便利な世の中になったものだ。
NHKの“全力応援!ソチオリンピック”のサイトで、競技の模様のダイジェスト動画を観ることができる。
たしか、前回の夏のオリンピックのときから始まったと思う。
で、ソチは時差が5時間あってなかなかリアルタイムでは観られないので、このサイトにお世話になって、いろんな結果をちょこちょこと観てみた。
まあ、はっきりいって、スポーツは観る専門で、しかも、普段からだれかを応援しているわけでもなくて、話題性のあるときにだけ、にわかにファンになるっていう、きわめていい加減な態度なのだが、それでも、一生懸命、目標に向かって自分を磨いているひとの姿をみるのは、単純に感動的なことだ。
特に、上村愛子さん。
予選、準々決勝、準決勝と各動画をチェックしてきて、決勝の動画をチェックしたとき、そのインタビューの様子が、あまりにもいいものみたなあ、という感動的なものだった。

必要な作業:
[1] 本文から、「便利な世の中になったものだ。」で始まり「果をちょこちょこと観てみた。」で終わる部分を抜き出しなさい。
[2] 本文について、次の問いに答えなさい。
(a) 競技のダイジェスト動画を観ることができるのは、どこのサイトか。
(b) ソチとの時差は何時間とされているか。
(c) 筆者が特に名前を挙げている選手は誰か。

保存データ:
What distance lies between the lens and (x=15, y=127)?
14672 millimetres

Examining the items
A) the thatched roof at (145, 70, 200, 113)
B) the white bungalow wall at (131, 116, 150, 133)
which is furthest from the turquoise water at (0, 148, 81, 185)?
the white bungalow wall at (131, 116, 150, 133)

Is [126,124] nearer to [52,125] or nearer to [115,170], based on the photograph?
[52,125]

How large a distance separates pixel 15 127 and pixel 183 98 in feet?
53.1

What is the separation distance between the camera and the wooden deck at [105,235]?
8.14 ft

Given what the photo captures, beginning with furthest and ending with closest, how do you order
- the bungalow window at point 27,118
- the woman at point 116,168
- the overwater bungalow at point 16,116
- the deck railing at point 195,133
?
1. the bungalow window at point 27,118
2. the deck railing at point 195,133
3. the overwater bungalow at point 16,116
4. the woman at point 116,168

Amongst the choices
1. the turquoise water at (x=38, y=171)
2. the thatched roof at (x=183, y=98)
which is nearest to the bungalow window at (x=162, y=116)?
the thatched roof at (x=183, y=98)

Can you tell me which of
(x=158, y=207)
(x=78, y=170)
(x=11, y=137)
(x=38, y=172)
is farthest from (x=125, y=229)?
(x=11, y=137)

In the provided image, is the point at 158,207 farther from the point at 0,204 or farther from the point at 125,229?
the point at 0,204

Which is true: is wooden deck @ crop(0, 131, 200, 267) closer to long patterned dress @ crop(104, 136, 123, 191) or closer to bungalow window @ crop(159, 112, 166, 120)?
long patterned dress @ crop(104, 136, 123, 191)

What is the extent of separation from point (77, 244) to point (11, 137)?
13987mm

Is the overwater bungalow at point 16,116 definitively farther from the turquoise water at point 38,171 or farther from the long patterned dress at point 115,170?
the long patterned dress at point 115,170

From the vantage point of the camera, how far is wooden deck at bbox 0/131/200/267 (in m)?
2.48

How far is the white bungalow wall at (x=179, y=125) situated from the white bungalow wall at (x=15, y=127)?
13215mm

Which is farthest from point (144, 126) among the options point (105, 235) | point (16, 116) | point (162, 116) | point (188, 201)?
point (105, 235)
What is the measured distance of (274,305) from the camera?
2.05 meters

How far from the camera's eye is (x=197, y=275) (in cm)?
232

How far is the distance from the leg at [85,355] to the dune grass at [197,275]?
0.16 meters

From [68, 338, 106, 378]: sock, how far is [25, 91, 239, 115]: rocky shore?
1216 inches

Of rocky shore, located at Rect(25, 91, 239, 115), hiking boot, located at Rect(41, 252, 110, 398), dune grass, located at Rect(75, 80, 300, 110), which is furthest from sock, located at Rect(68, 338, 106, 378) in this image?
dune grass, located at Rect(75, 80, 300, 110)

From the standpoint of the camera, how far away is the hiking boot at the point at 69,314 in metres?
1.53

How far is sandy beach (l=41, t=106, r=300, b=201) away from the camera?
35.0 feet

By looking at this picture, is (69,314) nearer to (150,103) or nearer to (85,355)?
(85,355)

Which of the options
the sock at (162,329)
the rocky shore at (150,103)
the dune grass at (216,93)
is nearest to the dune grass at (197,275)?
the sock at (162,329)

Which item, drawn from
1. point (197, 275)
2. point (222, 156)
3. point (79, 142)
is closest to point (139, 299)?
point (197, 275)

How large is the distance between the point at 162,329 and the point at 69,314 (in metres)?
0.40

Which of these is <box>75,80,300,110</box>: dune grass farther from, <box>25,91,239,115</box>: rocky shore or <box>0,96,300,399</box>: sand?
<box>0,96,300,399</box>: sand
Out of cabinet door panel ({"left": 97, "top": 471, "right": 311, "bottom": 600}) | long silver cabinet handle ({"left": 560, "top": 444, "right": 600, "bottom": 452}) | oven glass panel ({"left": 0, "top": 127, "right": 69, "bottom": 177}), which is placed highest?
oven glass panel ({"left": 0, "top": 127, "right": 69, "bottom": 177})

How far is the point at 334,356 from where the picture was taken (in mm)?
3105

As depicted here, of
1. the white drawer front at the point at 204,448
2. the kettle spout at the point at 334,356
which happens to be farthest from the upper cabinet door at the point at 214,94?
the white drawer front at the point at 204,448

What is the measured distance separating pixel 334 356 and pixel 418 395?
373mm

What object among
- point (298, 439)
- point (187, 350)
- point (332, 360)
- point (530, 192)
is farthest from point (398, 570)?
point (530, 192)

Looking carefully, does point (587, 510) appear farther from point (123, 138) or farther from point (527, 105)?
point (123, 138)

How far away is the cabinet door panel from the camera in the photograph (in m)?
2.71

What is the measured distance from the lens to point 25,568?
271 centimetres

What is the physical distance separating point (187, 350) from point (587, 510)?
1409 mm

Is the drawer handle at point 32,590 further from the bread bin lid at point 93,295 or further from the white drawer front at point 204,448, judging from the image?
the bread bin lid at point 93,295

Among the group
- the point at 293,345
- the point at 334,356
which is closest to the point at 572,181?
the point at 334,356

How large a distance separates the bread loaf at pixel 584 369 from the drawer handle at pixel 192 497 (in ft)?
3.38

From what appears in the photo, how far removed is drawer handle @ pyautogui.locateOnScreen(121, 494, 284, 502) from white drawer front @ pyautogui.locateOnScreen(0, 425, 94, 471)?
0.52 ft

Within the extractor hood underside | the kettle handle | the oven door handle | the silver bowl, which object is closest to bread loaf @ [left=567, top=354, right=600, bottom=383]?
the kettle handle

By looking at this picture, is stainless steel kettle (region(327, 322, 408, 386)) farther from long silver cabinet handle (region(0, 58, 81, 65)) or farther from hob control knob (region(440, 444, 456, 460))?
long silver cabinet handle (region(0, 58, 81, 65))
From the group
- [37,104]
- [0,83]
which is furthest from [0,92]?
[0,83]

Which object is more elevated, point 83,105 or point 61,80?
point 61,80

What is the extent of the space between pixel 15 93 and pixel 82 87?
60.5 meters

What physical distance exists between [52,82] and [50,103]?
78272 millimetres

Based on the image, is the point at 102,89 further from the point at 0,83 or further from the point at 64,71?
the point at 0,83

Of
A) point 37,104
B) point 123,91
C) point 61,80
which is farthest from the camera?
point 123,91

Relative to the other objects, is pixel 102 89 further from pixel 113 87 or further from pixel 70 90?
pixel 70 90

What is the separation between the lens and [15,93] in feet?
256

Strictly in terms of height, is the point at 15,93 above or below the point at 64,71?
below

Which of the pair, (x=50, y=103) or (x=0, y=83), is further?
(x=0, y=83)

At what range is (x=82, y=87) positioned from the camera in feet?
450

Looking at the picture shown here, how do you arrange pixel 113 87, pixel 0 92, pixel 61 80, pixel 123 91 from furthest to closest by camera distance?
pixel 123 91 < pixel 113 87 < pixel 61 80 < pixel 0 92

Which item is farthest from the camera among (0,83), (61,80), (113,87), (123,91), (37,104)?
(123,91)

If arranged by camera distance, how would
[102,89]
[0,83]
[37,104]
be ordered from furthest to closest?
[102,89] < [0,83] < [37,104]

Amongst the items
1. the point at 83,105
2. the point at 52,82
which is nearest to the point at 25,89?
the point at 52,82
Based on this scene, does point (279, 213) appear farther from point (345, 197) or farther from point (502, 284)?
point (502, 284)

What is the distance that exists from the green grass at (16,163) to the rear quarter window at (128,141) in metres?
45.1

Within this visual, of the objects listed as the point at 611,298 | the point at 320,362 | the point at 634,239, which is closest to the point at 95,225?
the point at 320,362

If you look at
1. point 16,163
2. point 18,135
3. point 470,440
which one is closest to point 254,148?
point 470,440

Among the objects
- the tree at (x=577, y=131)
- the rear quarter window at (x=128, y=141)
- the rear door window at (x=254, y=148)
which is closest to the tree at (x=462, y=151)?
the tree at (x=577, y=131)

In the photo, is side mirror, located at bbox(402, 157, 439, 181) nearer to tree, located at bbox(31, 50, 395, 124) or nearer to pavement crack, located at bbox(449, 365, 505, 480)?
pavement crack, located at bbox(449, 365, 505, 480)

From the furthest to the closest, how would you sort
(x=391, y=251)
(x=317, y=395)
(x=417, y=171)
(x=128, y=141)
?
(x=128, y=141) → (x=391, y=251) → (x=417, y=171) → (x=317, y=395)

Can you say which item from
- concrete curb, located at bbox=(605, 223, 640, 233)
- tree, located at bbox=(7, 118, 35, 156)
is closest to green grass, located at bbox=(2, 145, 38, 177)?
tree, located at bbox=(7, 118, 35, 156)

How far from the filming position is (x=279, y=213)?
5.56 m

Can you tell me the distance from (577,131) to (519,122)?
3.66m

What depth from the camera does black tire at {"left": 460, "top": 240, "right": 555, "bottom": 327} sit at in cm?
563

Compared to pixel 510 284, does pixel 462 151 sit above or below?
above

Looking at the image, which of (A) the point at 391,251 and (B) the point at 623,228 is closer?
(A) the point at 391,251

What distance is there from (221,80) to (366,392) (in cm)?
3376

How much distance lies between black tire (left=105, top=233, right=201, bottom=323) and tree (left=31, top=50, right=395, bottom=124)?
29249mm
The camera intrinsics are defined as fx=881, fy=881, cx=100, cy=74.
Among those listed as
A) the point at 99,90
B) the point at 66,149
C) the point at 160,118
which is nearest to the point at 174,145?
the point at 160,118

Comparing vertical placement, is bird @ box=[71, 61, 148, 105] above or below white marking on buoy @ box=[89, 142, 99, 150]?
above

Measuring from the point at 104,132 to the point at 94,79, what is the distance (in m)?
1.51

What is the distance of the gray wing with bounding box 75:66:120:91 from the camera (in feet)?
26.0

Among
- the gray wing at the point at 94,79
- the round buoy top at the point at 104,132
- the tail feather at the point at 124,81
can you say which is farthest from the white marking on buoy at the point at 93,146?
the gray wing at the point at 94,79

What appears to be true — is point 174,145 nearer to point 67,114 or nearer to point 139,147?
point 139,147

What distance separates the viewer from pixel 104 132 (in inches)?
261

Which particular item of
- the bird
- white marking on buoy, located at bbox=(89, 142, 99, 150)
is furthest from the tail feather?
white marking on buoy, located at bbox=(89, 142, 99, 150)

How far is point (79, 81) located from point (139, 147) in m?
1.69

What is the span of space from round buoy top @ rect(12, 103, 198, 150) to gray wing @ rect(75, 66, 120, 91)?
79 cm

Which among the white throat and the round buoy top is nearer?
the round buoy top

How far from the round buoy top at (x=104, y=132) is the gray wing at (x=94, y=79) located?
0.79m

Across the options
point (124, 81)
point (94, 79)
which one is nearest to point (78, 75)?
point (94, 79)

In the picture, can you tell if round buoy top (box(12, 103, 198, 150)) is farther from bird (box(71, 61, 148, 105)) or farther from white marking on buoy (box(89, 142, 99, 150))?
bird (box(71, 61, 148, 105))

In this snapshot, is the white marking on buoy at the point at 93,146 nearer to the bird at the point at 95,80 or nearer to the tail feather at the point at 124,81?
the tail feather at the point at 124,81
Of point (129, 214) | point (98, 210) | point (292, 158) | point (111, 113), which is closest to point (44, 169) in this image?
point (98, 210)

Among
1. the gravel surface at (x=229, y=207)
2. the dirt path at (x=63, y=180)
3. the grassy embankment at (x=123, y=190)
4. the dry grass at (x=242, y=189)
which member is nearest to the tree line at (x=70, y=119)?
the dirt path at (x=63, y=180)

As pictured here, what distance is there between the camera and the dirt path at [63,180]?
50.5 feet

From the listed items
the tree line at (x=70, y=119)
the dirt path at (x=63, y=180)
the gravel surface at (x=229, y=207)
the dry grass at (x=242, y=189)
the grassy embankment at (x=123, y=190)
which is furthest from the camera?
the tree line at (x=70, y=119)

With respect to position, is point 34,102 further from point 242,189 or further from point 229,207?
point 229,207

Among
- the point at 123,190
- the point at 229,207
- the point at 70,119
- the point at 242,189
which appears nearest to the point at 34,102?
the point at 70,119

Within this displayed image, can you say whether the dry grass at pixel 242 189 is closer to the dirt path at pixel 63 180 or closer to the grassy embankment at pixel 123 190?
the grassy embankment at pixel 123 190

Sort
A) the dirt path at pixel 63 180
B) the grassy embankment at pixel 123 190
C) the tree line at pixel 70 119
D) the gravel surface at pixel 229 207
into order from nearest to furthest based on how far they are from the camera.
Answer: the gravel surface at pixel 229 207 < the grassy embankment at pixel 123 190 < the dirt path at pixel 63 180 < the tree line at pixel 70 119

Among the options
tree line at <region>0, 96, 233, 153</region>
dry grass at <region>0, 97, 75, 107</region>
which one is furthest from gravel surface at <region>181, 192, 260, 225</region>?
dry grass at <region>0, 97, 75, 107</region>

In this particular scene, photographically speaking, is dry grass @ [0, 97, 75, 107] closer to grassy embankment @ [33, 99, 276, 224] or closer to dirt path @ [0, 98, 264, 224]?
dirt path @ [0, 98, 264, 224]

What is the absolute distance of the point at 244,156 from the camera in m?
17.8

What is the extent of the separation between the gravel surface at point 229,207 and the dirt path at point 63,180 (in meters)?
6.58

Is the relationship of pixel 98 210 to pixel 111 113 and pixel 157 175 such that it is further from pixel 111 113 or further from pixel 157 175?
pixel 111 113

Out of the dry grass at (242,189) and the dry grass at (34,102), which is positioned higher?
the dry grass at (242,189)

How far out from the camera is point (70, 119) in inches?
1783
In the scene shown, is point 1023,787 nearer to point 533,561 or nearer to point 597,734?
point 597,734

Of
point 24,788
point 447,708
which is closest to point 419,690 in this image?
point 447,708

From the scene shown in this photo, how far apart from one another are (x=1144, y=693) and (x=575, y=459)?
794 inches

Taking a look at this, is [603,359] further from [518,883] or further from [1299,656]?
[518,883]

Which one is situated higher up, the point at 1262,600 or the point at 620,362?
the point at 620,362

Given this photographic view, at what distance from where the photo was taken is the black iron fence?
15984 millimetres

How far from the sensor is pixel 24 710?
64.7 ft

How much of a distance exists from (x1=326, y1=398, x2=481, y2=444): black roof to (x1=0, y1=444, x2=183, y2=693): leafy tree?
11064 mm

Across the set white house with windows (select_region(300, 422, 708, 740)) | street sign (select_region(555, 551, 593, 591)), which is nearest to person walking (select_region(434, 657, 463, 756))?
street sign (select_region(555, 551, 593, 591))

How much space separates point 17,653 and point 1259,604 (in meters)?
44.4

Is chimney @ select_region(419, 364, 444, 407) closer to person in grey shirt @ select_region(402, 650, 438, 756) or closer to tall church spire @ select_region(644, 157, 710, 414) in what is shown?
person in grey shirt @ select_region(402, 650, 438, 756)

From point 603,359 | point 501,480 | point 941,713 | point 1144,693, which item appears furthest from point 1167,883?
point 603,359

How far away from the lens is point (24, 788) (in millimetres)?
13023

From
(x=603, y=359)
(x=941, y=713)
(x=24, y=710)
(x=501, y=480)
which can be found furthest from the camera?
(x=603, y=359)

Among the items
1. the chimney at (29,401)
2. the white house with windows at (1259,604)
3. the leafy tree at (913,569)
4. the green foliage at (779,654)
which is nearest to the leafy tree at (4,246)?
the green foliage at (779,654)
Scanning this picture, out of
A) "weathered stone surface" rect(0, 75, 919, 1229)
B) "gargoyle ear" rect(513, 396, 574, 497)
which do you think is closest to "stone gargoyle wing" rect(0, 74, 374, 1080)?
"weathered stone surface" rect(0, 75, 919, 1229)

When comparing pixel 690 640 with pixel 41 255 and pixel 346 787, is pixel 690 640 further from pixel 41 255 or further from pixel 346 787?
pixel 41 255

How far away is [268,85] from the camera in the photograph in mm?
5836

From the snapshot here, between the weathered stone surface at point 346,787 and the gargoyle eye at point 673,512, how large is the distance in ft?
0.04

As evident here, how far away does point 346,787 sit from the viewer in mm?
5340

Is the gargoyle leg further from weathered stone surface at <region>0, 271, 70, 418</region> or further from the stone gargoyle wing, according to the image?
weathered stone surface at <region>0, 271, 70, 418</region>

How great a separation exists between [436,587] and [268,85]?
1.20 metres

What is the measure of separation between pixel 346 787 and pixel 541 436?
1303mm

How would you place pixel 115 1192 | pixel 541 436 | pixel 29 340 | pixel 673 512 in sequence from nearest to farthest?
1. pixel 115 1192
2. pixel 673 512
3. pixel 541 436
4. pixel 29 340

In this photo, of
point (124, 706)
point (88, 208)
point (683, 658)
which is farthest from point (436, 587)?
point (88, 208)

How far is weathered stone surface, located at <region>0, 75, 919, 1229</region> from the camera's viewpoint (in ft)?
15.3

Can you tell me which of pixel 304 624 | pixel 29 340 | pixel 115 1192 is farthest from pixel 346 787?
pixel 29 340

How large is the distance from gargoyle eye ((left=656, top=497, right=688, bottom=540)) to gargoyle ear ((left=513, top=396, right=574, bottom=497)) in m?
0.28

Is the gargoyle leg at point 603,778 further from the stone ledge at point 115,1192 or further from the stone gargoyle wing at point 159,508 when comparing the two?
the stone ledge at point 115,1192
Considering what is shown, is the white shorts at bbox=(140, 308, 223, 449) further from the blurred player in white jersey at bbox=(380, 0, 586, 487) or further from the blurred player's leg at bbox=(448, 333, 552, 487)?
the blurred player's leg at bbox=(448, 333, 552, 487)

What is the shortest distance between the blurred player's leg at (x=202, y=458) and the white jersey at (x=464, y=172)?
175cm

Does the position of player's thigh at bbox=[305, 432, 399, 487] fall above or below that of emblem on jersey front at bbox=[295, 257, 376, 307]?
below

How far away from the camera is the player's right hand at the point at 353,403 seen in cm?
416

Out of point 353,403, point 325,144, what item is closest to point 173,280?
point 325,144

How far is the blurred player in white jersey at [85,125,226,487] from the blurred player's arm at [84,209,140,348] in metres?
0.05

課題別解答:
[1]
便利な世の中になったものだ。
NHKの“全力応援!ソチオリンピック”のサイトで、競技の模様のダイジェスト動画を観ることができる。
たしか、前回の夏のオリンピックのときから始まったと思う。
で、ソチは時差が5時間あってなかなかリアルタイムでは観られないので、このサイトにお世話になって、いろんな結果をちょこちょこと観てみた。

[2]
(a) NHKの“全力応援!ソチオリンピック”のサイト
(b) 5時間
(c) 上村愛子さん